Originally Posted by

**woody198403** I have this question that I am lost on:

Use lagrange multipliers to find the points on the surface z^2 - xy = 49

that are closest to the origin.

This is my thinking so far:

d = sqrt ((x-0)^2 + (y-0)^2 + (z-0)^2

or

d^2 = (x-0)^2 + (y-0)^2 + (z-0)^2

so

del f = 2(x-0)i + 2(y-0)j + 2(z-0)k

The constraint is

g(x,y,z) = z^2 - xy = 49

so lambda del g(x,y,z) = lambda(k^2 - jk)

so

2(x-0)i + 2(y-0)j + 2(z-0)k = lambda(k^2 - jk), which leads to

2(z - 0) = lambda^2 and 2(y-0)*2(x-0) = lambda^2

therefore,

lambda = sqrt(2(z-0)) = sqrt(2(y-0)*2(x-0))

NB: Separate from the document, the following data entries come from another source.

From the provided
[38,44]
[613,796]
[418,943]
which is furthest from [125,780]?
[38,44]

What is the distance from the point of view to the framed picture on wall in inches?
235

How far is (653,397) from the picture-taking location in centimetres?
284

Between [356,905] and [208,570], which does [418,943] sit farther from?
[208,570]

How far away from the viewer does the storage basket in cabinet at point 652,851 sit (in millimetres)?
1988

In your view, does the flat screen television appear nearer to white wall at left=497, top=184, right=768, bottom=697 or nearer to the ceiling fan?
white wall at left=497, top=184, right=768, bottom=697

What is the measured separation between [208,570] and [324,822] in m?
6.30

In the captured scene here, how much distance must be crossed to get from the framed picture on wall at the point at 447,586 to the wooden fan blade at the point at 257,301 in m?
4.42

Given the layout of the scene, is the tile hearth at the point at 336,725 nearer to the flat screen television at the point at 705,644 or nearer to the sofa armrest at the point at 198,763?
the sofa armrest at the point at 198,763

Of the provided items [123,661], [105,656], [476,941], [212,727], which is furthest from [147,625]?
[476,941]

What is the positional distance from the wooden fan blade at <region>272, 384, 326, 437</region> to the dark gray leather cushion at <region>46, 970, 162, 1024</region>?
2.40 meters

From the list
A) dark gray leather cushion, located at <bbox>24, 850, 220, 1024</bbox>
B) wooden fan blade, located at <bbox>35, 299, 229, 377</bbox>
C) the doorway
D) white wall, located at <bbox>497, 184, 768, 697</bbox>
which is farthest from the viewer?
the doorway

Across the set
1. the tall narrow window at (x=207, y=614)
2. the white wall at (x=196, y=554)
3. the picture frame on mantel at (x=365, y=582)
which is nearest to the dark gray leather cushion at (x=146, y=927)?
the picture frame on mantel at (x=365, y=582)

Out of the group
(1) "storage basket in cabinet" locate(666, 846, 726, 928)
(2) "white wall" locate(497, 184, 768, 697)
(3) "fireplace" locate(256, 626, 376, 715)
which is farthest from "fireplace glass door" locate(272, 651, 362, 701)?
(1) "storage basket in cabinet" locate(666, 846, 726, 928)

so sqrt(2*z) = sqrt(4*x*y)

so 2*z = 4*x*y

Im not even sure if this is correct, but if it is where do I go from here?

I have made many attempts, and with one of those I came up with 3 points:

x=7, y =7

x=1 , y=49

x=49, x=1

but again, I dont think this is correct.